L’univers des RFID serait apollinien et son avenir barbouillé de rose-Barbie si l’on s’en tenait là. Mais l’art de coller un « machin qui cause » à un système d’interrogation radio ne connaît pas de frontières. Bon nombre d’intervenants présents lors du Congrès RFID de Marseille parlaient même d’Internet des Objets (IoT). Abus de langage ? Que Nenni ! vision prospective et débouchés commerciaux. Se retrouvent ainsi raccrochés les wagons des smart-meters, des appareils de télé-contrôle des feux de signalisation urbains, des biochips dans le secteur médical, des réfrigérateurs sous IPv6, des bus de commande, des capteurs et des actuateurs du secteur automobile, des périphériques d’authentification de personnes, des appareils liés à des réseaux domotiques et de divertissement audio-vidéo, des capteurs de température/pression/humidité, des systèmes industriels, des instruments de mesure…

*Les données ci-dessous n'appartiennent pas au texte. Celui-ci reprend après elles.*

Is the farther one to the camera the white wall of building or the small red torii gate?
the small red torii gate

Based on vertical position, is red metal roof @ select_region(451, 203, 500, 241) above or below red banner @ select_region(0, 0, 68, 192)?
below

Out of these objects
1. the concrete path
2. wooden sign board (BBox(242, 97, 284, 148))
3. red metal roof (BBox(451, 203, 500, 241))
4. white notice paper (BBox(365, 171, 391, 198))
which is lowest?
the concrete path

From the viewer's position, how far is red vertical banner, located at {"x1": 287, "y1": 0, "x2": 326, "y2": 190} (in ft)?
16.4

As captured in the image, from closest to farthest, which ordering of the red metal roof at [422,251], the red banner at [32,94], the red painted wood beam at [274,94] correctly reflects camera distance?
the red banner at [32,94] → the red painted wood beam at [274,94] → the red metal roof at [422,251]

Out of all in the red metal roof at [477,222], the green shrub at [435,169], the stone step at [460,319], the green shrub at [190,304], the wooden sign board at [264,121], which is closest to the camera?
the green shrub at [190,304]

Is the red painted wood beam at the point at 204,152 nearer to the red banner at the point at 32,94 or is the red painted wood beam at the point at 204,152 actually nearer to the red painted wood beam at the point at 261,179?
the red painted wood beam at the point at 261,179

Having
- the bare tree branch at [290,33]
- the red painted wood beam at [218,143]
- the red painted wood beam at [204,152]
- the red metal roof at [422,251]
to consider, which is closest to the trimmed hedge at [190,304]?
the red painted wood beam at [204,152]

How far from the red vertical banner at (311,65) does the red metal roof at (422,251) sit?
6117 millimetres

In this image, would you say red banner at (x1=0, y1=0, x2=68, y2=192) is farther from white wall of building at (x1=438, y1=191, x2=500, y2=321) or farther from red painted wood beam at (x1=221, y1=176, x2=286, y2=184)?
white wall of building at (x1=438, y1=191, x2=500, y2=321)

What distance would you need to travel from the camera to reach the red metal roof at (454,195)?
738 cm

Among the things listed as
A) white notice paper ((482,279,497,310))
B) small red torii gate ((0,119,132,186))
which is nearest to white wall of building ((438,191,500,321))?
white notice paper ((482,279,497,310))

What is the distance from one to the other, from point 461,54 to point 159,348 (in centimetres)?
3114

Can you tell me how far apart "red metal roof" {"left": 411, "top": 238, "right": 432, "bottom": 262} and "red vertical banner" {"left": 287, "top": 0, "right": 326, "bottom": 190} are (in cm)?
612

On est bien parti pour que cette évolution logique des objets interrogeables par radio finisse par constituer une faune polymorphe innombrable, dont strictement personne ne pourra, ne saura déterminer ni le périmètre, ni la valeur des données communiquées entre différents systèmes, entre différentes architectures. L’Internet des Objets est en passe de ressembler à la chanson des Frères Jacques : Il y a un machin et un truc. Quand on a l’bout qui a le truc, Faut trouver l’bout qui a l’machin, On tâte et on trouve des tas d’trucs, Mais on ne trouve jamais l’machin. Autrement dit, il est toujours possible de savoir où se trouve l’objet de l’Internet (puisqu’il se trouve à portée radio), mais connaître avec précision les frontières du machin, sur combien de niveaux de profondeur, sur combien de réseaux et vers quels serveurs transitent et échouent les données captées, mystère.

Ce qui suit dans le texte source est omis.